Travail à faire: Reproduisez sans rien changer le passage du texte sur les serres de Gaza qui commence par « Les serres ont » et se poursuit jusqu'à « l'achat des serres. ».

Texte fourni:
※

Les serres remises à neuf brillent parmi les gravats de Kfar Darom,
une ancienne colonie juive, incarnant l'espoir que le retrait israélien
de Gaza conduira une relance économique de cette bande urbaine désespérément
pauvre et surpeuplée
Des centaines d'ouvriers palestiniens ont été embauchés pour réparer
les 3.200 serres de Gaza que les donateurs ont acheté aux colons
sur le départ et qui les ont données à l'Autorité Palestinienne.
Jusqu'ici, les efforts ont donné des résultats
mitigés : Les sociétés palestiniennes se sont mobilisées pour
l'occasion, ont réparé les serres sabotées par les colons en
partance et par des pilleurs Palestiniens.
Certains ont déjà planté des récoltes de menthe, de tomates, et
de laitue et on s'attend aux premières récoltes en novembre.
Mais les problèmes de sécurité, les obstacles concernant le libre
passage des marchandises par Israel, et l'approvisionnement limité
en eau – ainsi que la corruption dominante dans l'autorité
palestinienne -- menacent le succès du projet des serres et de
toute l'économie de Gaza.
Les serres ont offert un exemple rare de la coopération entre les
Israéliens et les Palestiniens pendant le retrait en août. James
Wolfensohn, ancien président de la Banque Mondiale et
actuellement l'envoyé au Moyen-Orient, a résolu la négociation
pour l'achat des serres.
Il a même donné un demi-million de dollars de son propre argent au
groupe de donateurs qui a les a payées 14 millions de dollars.
Mais Israel contrôle toujours les frontières de Gaza, et doit
encore donner son accord pour ouvrir un canal fiable pour le
transport des marchandises vers l'extérieur de la bande, en dépit
des négociations continues via l'équipe de Wolfensohn.

※

Section des données:
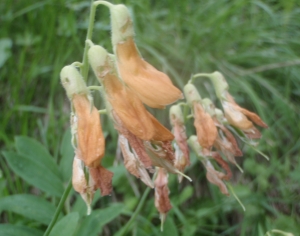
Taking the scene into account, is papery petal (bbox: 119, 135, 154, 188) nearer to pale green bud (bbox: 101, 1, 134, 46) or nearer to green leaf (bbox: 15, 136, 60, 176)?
pale green bud (bbox: 101, 1, 134, 46)

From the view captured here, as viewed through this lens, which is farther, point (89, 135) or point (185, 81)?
point (185, 81)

※

Réponse:
Les serres ont offert un exemple rare de la coopération entre les
Israéliens et les Palestiniens pendant le retrait en août. James
Wolfensohn, ancien président de la Banque Mondiale et
actuellement l'envoyé au Moyen-Orient, a résolu la négociation
pour l'achat des serres.